However, one of Mitt Romney’s policies is to end corporate taxation on foreign income, or translating to wonk, move to a “territorial tax system” where the US only taxes income earned in the US.  He claims this would put the US tax system more in line with other countries that use the territorial system.  However, it is more likely to lead to additional offshoring of jobs, based on the research of Reed College economics professor Kim Clausing who estimates: “In 2008, U.S. multinational firms employed 10 million workers in affiliated firms abroad. Under a pure territorial tax system, the tax incentive to locate jobs in low-tax countries would increase significantly, and I calculate that this would increase employment in low-tax countries by about 800,000 jobs” (emphasis added).  This represents an increase of 8% in foreign employment (who would most likely be replacing US-based workers).

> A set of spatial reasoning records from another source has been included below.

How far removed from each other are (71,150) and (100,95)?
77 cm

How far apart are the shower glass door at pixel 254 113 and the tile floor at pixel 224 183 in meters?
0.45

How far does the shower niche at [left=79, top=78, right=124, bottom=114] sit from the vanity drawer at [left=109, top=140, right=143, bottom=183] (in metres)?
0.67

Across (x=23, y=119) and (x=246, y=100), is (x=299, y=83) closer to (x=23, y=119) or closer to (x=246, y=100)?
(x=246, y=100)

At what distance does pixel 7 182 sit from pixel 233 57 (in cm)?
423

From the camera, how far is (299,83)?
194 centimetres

The Romney plan also excludes (as far as we can tell) the main feature of most territorial tax systems: taxation of some foreign earnings from low-tax countries to reduce abuse of the system through income shifting.

The argument about whether outsourcing is good or bad will continue and I’m going to skip the argument for now just agree with Jared Bernstein at the non-partisan Center on Budget and Policy Priorities (CBPP) who noted in a blog post today about territorial tax systems: “Here’s my take on the offshoring of jobs: it happens…it’s part of globalization.  But the last thing you’d want to do from a policy perspective is incentivize more of it!” (emphasis in original).

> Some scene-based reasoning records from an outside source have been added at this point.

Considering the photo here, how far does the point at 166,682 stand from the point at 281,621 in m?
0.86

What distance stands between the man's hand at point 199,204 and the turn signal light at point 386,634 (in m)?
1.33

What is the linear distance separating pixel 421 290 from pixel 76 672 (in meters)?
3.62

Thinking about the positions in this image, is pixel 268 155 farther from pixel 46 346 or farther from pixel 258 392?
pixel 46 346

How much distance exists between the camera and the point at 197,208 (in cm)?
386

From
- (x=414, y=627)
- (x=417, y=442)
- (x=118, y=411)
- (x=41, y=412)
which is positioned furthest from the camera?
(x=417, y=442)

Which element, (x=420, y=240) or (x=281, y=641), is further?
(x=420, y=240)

Again, as with most of the policies emanating from the Republican Party, this is a policy that can be turned into a (misleading) bumper sticker to sell it as helping create jobs in the US, but in the end all it will do is benefit mostly large corporations and incentivize them to move jobs overseas.  It will also do more harm to the budget deficit (which Republicans only seem to care about when there is a Democratic president in charge).  Currently, income shifting by corporations costs the US Treasury $90 billion a year according to Clausing and it is hard to see a policy that incentivizes more shifting of jobs and profits to low-tax countries leading to higher tax receipts in the US.